This study aimed to visualize the pancreas of rats with uncontrast MRI and validate the contour of pancreas by infusing gadolinium solution into the biliopancreatic duct for post-mortem imaging at 11.7 T MRI. Also, the reproducibility of metrics with diffusion kurtosis imaging (DKI) were evaluated in the pancreas of rats. We found that MRI at 11.7T could facilitate preclinical experiments in rodent pancreas and DKI appeared to be a useful noninvasive imaging tool to research pancreatic diseases with satisfactory reproducibility.

Introduction

To visualize the pancreas with uncontrast MRI and evaluate the reproducibility of metrics with diffusion kurtosis imaging (DKI) in the pancreas of rats.

Methods

This preliminary study was performed and approved by the Animal Care and Use Committee of our institution. 12 male adult Sprague-Dawley (SD) rats with body weight 300-400g were used for visualization of the pancreas at 11.7T MR without contrast. Following DKI by six b-values (0, 400, 800, 1100, 1400, and 1700 s/mm2), gadolinium solution was infused into the biliopancreatic duct for post-mortem imaging acquisition in order to validate the location and boundary of the pancreas. Then, ADC, mean corrected diffusion coefficient (MD) and mean kurtosis (MK) were quantitatively measured by two readers independently. Interobserver and short-term scan-rescan reproducibility were assessed by intra-class the correlation coefficient (ICC), coefficient of variation (CV) and Bland-Altman limits of agreements (BA-LA). (Figure1)

Results

The pancreas was visible and distinguishable from surrounding tissue in uncontrast MRI (Figure 2). And in the meanwhile, the location and contour of the pancreas was validated in post-mortem imaging (Figure 3). This study showed the pancreas was outstandingly outlined by the stomach, the duodenum, the spleen, kidneys, and caudate liver lobes, as well as the other landmarks such as the common bile duct and splenic vein. In addition, interobserver agreement of ADC, MD, and MK were 0.88 (0.57-0.96), 0.89 (0.62-0.97), 0.86 (0.52-0.96), respectively. Scan-rescan reproducibility was satisfactory for ADC, MD, and MK (ICC 0.78, 0.79, and 0.86; CV 7.13%, 8.24%, and 9.18%; BA-LA -34.82-20.65%, -72.34-60.67%, and -13.7-12.7%,respectively). (Figure 4).

Conclusion

MRI at 11.7T could facilitate preclinical experiments in rodent pancreas and DKI appeared to be a useful noninvasive imaging tool to research pancreatic diseases with satisfactory reproducibility.

Acknowledgements

No acknowledgement found.

References

No reference found.

Figures

Figure1. Flowchart of this experimental study

Figure 2. T1WI (A) and T2WI (B) axial imaging of the normal pancreas in a rat. P pancreas, RK right kidney, LK left kidney, B bowel, D duodenum, Sp spleen, SpV spleen vein.

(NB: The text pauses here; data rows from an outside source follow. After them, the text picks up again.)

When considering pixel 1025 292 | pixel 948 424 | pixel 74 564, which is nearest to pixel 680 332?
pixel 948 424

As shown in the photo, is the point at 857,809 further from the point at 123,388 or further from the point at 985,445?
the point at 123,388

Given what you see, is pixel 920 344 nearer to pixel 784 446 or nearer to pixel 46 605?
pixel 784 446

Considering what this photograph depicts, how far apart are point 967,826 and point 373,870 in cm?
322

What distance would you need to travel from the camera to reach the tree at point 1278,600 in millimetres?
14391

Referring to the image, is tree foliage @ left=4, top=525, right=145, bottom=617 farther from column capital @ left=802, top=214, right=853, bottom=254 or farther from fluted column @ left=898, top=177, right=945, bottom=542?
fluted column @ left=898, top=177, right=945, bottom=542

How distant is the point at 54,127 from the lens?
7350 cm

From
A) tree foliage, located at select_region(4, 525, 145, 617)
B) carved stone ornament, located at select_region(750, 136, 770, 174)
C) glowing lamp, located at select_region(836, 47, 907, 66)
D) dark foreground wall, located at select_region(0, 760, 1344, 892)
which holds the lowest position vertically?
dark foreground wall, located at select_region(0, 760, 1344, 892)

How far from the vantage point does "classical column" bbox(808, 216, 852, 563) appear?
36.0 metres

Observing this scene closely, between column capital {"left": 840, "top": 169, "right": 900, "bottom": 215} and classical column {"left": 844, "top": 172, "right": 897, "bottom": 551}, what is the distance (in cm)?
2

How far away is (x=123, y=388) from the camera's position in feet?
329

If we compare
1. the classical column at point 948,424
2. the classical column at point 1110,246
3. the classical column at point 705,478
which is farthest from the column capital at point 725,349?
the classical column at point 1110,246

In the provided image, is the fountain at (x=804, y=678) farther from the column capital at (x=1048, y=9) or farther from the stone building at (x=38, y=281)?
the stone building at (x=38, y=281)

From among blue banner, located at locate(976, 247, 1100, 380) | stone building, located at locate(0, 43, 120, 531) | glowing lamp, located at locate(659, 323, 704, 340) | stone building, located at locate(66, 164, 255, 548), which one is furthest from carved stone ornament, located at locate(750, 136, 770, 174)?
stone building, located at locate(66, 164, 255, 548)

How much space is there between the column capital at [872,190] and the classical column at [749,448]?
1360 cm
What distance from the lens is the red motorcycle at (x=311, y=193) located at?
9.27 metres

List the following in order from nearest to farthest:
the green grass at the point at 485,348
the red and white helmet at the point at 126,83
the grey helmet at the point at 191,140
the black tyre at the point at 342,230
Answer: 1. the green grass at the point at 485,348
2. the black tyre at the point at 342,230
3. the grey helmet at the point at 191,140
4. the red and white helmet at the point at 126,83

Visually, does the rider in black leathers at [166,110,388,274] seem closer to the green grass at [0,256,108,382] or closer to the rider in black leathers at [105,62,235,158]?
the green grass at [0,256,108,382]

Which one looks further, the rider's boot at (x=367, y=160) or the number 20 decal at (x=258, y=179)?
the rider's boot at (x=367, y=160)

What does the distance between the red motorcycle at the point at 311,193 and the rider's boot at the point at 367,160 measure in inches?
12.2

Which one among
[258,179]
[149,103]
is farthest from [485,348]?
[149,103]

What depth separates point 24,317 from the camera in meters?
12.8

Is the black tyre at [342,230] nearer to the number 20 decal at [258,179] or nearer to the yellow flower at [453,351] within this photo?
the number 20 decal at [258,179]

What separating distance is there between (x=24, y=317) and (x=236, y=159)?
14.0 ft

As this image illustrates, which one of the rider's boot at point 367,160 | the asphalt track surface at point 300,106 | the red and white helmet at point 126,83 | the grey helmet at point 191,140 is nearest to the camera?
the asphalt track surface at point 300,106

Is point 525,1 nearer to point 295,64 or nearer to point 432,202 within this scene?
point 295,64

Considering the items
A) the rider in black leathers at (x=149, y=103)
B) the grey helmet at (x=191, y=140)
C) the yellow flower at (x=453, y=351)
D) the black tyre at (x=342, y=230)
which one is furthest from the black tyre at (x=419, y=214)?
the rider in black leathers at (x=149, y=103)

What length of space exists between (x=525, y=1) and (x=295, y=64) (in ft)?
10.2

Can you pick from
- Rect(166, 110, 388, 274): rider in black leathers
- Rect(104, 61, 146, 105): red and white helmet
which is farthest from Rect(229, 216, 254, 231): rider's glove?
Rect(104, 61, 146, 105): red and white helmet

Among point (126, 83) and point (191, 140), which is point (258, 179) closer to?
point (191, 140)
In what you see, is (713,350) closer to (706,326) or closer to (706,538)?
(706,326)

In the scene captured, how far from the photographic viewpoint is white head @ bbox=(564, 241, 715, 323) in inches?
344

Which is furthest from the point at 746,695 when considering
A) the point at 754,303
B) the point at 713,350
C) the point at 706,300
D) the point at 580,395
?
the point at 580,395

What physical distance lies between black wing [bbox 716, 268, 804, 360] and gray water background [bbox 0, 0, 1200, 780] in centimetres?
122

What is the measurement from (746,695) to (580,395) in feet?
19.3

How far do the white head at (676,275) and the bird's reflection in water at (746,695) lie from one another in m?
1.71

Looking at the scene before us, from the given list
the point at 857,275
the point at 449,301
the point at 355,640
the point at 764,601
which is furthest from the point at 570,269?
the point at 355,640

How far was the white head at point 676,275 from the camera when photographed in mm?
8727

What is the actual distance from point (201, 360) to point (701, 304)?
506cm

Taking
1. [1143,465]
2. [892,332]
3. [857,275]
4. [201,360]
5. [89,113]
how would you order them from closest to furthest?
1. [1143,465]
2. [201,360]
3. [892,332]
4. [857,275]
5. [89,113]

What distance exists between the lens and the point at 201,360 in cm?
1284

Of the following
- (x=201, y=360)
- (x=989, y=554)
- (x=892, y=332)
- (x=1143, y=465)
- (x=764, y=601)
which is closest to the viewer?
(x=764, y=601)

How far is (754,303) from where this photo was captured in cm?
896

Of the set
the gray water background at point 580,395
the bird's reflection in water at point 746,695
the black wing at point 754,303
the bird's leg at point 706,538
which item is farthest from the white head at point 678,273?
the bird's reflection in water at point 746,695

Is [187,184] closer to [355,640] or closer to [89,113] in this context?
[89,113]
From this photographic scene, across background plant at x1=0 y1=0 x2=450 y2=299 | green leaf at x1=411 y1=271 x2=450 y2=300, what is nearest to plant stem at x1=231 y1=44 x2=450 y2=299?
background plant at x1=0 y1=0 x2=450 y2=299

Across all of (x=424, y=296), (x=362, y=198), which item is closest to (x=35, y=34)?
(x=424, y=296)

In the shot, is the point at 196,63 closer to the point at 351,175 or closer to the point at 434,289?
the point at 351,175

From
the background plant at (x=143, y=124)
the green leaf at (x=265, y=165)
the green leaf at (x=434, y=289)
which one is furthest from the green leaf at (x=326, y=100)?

Figure 3. The T2WI coronal before (A) and T1WI coronal (B), sagittal (C), and axial (D) imaging after the gadolinium solution was infused into the biliopancreatic duct. P pancreas, RK right kidney, L liver, B bowel, Sp spleen, S stomach.


Figure 4. Bland–Altman plots showing scan–rescan reproducibility of DKI parameters including ADC (A), mean corrected diffusion coefficient(MD) (B), mean kurtosis (MK) (C)

Proc. Intl. Soc. Mag. Reson. Med. 28 (2020)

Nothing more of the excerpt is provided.